- Artist: Richard Avedon
- Year: 1963 (63 years ago)
- Medium: Gelatin silver print
- Subject: Daughters of the American Revolution
- Dimensions: 121 cm × 150 cm (47.5 in × 59 in)

= The Generals of the Daughters of the American Revolution =

1963 photograph by Richard Avedon

The Generals of the Daughters of the American Revolution, DAR Convention, Mayflower Hotel, Washington, DC, October 15, 1963 is a photograph on gelatin silver print by American photographer Richard Avedon. It is on display at the Smithsonian Institution's National Museum of American History.

== Photograph ==
On October 15, 1963, Richard Avedon photographed a group of executive officers of the Daughters of the American Revolution during their convention at the Mayflower Hotel in Washington, D.C. His picture shows the women preparing to sit for an official portrait. The art curator and writer Hilton Als described the portrayal of the women as "self-important" with "a smug self-regard", while pointing out that the one of most prominent focal points in the photograph is the "wide backside" of a woman, President General Marion Moncure Duncan, who stands facing her colleagues with her back turned to the viewer. The work was printed on gelatin silver.

The portrait is a part of the Smithsonian Institution's collection on display at the National Museum of American History in Washington, D.C. It was given as a gift to the museum by Michael Abrams and Sandra Stewart.

In 1964, the portrait was included in Nothing Personal, a collection of Avendon's photographs published with an essay by James Baldwin. It was reissued in 2017 with a second volume of photographs, including an outtake from his photoshoot with the Daughters of the American Revolution that showed the women smiling.

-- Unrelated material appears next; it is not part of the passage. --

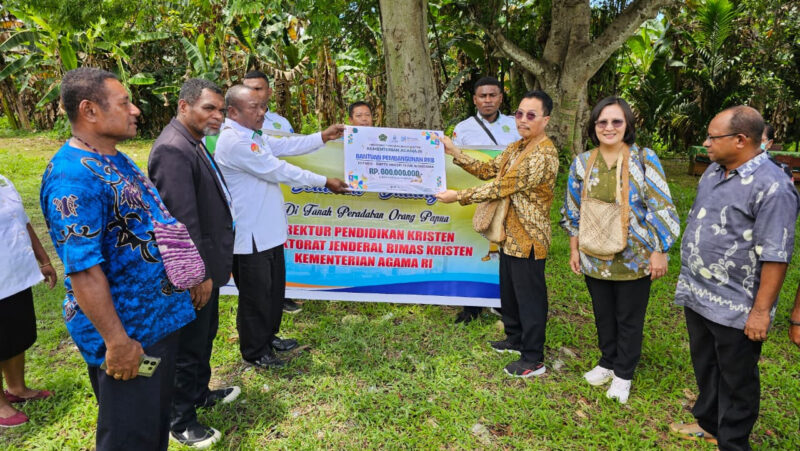 Penyaluran bantuan RKB senilai Rp600 juta bagi SMPTKN Teluk Tondama. dok. Kemenag RI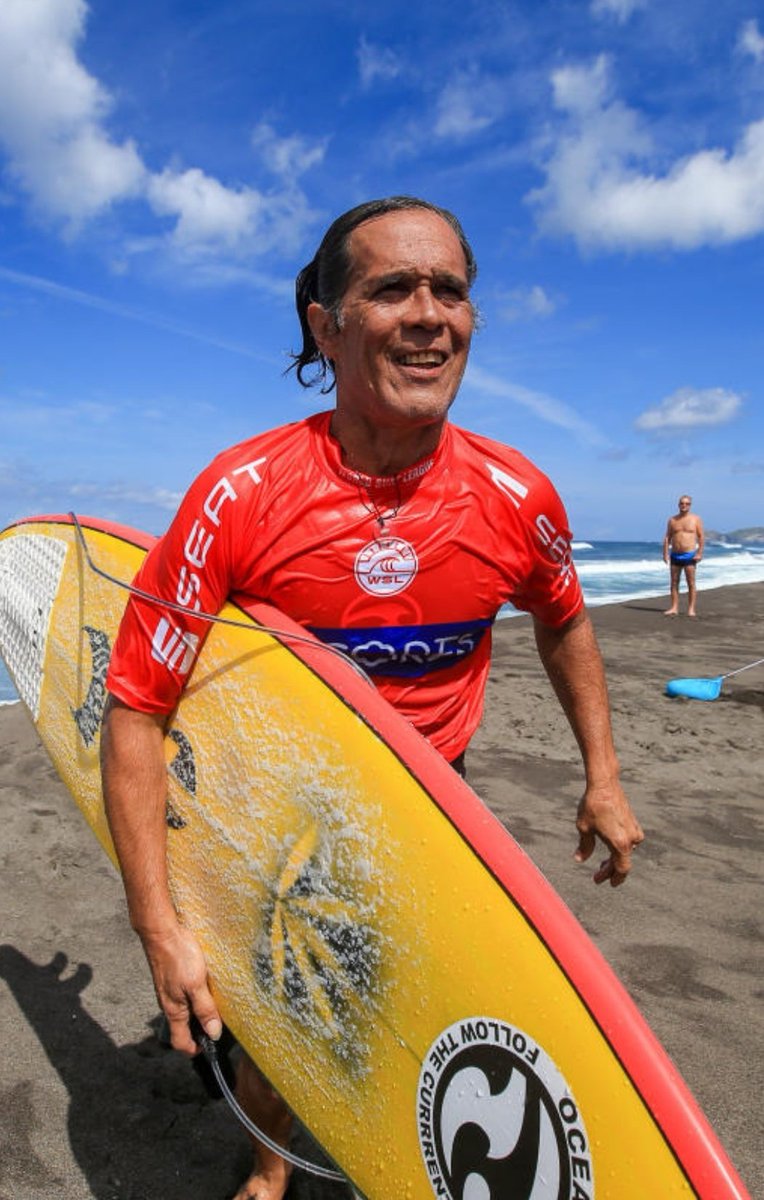 Yoya_China's tweet image. Falleció 😔 el legendario surfer hawaiano Derek Ho.El ex campeón mundial 1993, bicampeón del Pipe Masters y 4 veces ganador de la Triple Corona Hawaiana sufrió un ataque al corazón #18Julio #ElMundoDelSurfLloraSuIdolo #DerekHo #RiPDerek #surfing  @SurfVzlA @ISAsurfing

A print of the photograph hangs at the Black Forest Inn in Minneapolis. On November 11, 1986, an unemployed security guard and Vietnam War veteran named Ellis Nelson walked into the inn and shot the picture with a revolver that he had stashed in his coat pocket. Two figures in the photograph were pierced by bullets. After shooting the photograph, Nelson surrendered to police and was arrested. He was reported to have said, "That photo always bugged the hell out of me" when questioned about his motive. Erich Christ, the owner of the Black Forest Inn, decided not to repair the work, claiming that it had become a popular tourist attraction. Visitors to the inn reportedly stick their fingers into the bullet holes and take pictures.

== Cultural influence ==
In 2012, the American indie pop band The Mynabirds released their second album Generals, inspired by Avedon's portrait. The album cover, shot by DP Muller, was also inspired by the photograph. The band's singer-songwriter, Laura Burhenn, said that Avedon's original photograph was a representation of "the spirit of righteous battle transformed over the centuries into a mirror of the lineage-based aristocracy the founding American patriots were escaping."